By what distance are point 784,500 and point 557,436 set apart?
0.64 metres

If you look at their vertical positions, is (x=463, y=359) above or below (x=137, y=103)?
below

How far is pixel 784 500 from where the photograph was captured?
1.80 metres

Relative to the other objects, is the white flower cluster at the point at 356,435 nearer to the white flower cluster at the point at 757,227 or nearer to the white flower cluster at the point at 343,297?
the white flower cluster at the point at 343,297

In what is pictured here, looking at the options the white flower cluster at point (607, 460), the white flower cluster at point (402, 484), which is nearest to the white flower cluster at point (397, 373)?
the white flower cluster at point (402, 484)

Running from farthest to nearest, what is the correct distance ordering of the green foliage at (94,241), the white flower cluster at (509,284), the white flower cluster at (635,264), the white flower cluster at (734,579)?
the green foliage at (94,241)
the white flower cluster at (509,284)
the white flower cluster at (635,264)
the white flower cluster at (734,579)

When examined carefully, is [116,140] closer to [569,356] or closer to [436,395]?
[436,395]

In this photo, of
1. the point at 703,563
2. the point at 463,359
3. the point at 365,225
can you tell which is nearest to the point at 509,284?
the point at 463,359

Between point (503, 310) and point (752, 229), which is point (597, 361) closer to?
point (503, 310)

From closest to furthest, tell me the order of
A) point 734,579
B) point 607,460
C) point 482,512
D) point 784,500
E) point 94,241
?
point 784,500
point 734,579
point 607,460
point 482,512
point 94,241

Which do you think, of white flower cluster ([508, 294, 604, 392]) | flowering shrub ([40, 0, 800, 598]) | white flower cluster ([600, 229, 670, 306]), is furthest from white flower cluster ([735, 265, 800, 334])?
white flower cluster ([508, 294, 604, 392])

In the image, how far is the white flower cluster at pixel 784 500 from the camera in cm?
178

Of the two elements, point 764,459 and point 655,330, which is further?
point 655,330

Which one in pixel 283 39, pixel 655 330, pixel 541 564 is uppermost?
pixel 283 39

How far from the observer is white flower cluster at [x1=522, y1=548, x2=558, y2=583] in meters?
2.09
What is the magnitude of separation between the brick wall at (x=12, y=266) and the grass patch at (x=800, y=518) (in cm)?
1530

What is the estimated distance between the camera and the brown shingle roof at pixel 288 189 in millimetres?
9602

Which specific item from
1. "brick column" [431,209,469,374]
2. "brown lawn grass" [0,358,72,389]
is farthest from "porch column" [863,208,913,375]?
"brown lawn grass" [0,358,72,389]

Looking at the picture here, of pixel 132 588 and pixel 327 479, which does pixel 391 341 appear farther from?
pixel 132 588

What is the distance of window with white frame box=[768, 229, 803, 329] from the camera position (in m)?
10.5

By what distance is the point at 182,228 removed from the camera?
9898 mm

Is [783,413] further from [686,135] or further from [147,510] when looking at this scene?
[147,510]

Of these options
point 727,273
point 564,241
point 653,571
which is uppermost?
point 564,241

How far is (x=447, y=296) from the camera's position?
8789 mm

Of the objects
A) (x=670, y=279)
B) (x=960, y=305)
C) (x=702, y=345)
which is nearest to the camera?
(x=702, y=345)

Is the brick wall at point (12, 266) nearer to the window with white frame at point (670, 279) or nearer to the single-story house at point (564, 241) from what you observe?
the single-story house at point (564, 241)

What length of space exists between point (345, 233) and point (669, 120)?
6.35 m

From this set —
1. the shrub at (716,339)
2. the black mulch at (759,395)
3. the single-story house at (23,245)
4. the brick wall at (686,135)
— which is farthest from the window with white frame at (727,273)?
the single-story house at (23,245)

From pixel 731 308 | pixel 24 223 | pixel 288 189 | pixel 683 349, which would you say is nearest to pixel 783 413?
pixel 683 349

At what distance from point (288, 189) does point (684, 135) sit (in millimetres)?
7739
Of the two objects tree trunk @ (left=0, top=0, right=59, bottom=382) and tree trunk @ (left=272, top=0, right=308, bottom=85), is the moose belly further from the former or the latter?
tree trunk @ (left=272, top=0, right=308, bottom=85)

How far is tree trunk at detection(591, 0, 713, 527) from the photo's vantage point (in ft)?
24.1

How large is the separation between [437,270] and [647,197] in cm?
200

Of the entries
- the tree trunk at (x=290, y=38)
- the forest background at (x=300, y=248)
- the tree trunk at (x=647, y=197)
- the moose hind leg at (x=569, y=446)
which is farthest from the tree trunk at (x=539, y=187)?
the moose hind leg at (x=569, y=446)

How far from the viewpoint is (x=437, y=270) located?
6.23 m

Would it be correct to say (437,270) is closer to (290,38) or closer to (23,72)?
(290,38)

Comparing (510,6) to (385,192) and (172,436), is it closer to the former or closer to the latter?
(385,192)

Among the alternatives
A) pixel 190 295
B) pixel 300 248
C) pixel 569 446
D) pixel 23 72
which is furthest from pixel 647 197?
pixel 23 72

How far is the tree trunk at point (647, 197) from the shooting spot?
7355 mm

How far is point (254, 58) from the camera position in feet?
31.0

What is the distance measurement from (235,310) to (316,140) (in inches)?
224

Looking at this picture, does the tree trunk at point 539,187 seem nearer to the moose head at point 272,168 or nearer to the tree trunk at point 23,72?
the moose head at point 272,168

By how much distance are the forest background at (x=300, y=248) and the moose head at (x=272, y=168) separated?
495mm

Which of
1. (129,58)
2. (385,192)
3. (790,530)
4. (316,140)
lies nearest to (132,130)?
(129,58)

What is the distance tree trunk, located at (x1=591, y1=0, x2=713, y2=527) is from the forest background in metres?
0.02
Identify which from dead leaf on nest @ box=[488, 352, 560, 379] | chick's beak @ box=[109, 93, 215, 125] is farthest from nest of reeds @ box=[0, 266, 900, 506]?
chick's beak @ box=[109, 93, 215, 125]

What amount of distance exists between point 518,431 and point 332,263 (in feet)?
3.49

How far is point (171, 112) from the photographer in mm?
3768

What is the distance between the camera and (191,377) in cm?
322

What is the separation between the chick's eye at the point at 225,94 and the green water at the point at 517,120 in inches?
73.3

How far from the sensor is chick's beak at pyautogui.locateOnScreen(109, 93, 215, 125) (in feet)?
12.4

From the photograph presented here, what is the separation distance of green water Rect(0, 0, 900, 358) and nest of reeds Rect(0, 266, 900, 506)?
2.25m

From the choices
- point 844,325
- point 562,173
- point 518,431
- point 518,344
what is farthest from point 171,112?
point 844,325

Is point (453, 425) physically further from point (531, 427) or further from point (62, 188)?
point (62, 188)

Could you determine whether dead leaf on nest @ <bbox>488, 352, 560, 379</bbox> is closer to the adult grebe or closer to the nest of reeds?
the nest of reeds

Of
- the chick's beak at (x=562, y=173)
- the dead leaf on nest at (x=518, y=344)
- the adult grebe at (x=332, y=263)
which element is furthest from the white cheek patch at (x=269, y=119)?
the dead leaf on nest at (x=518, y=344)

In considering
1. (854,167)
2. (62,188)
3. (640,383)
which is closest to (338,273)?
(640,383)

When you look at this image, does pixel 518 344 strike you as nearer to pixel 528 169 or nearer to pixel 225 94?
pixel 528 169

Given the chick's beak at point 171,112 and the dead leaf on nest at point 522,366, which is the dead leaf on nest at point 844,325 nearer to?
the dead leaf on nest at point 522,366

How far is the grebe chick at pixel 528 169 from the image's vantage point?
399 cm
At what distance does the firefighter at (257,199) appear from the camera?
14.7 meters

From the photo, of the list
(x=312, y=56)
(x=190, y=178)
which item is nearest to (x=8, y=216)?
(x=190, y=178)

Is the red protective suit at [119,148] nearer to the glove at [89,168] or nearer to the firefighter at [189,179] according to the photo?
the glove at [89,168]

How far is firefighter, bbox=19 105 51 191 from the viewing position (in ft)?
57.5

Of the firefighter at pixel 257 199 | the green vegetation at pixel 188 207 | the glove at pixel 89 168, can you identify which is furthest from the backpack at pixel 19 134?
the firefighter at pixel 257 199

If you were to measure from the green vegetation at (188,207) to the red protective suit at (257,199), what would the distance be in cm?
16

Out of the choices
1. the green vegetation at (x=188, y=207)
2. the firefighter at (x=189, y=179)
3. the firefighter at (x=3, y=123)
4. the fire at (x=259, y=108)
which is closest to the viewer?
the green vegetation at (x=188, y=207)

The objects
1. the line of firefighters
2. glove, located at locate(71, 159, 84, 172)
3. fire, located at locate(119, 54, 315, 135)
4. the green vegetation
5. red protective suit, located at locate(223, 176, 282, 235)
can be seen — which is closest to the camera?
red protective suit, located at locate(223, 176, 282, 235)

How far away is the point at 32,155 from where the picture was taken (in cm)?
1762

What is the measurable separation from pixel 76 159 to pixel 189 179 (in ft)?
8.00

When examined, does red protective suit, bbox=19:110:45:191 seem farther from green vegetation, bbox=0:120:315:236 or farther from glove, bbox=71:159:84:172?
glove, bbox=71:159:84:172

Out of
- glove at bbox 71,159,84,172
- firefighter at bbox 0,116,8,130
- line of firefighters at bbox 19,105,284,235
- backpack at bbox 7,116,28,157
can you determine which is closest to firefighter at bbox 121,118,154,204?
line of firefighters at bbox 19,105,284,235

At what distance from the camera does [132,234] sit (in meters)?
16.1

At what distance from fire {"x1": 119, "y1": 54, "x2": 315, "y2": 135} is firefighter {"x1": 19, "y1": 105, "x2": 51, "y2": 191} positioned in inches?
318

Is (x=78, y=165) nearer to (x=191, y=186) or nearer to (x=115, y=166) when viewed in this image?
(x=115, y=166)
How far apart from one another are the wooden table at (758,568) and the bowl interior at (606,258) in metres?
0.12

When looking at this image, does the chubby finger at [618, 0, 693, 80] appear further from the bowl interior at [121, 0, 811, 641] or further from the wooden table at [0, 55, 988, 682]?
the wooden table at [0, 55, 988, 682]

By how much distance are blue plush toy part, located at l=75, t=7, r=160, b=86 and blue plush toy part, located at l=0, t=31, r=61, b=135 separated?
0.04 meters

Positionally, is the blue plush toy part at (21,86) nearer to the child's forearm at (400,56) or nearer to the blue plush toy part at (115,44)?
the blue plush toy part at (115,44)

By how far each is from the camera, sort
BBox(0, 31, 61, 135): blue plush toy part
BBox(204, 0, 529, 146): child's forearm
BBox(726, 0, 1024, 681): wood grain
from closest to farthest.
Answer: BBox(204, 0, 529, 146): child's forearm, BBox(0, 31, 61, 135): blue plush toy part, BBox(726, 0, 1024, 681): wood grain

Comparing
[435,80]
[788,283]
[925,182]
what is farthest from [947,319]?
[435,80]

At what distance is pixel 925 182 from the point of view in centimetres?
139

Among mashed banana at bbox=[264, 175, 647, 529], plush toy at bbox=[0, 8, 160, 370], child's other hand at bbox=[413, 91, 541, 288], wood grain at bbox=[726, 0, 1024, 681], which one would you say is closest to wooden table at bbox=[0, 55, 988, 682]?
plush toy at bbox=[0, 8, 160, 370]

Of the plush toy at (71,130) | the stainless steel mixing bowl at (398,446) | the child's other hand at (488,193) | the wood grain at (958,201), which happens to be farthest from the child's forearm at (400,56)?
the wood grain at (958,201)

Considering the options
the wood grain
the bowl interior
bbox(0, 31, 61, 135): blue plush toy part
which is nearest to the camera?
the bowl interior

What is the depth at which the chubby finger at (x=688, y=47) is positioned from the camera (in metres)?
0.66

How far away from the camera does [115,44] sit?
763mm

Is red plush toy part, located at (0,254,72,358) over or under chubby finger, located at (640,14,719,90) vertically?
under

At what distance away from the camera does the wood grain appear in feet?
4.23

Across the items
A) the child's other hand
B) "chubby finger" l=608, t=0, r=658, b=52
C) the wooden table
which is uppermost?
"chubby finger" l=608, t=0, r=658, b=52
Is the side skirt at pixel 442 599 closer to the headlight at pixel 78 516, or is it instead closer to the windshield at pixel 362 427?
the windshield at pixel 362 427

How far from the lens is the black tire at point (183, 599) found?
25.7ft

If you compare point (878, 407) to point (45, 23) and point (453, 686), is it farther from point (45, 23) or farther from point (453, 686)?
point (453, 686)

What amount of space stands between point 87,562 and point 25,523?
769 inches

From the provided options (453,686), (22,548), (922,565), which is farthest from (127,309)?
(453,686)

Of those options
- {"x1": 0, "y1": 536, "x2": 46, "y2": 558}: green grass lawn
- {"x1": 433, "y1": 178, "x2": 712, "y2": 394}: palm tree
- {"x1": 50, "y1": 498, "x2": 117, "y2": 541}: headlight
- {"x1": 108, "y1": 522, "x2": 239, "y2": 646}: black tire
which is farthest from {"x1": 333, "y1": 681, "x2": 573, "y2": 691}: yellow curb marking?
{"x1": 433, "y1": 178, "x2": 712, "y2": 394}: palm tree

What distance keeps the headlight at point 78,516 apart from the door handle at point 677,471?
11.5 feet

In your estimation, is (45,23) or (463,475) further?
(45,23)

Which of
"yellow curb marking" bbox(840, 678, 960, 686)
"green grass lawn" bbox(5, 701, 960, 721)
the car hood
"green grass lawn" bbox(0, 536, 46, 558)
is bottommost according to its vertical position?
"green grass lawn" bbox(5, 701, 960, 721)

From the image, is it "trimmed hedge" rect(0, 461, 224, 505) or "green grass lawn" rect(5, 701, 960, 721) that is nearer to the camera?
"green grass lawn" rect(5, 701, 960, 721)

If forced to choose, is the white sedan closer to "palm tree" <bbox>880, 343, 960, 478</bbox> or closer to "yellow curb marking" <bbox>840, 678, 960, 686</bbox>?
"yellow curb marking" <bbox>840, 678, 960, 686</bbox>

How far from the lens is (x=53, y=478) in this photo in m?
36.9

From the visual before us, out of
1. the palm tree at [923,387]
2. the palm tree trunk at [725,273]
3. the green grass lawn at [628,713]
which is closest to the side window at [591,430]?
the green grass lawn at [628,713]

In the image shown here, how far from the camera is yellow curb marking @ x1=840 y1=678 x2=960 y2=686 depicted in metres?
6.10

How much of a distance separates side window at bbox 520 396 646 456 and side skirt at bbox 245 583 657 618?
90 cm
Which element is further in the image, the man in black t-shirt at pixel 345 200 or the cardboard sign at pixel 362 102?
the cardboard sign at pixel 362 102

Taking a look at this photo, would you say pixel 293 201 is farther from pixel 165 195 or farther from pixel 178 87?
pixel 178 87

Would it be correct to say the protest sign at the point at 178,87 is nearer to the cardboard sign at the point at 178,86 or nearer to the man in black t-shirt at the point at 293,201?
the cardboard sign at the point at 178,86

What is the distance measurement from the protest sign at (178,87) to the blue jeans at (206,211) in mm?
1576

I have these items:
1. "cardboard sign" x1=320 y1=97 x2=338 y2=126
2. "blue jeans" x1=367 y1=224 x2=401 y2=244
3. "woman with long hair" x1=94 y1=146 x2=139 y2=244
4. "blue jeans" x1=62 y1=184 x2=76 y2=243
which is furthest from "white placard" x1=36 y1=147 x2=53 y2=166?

**Written request**
Which lines of the records, from the line with "If you look" to the line with "1.80 metres", can you quote word for word?

**Exercise result**
If you look at their vertical positions, is (x=463, y=359) above or below (x=137, y=103)?
below

How far is pixel 784 500 from where the photograph was captured?
1.80 metres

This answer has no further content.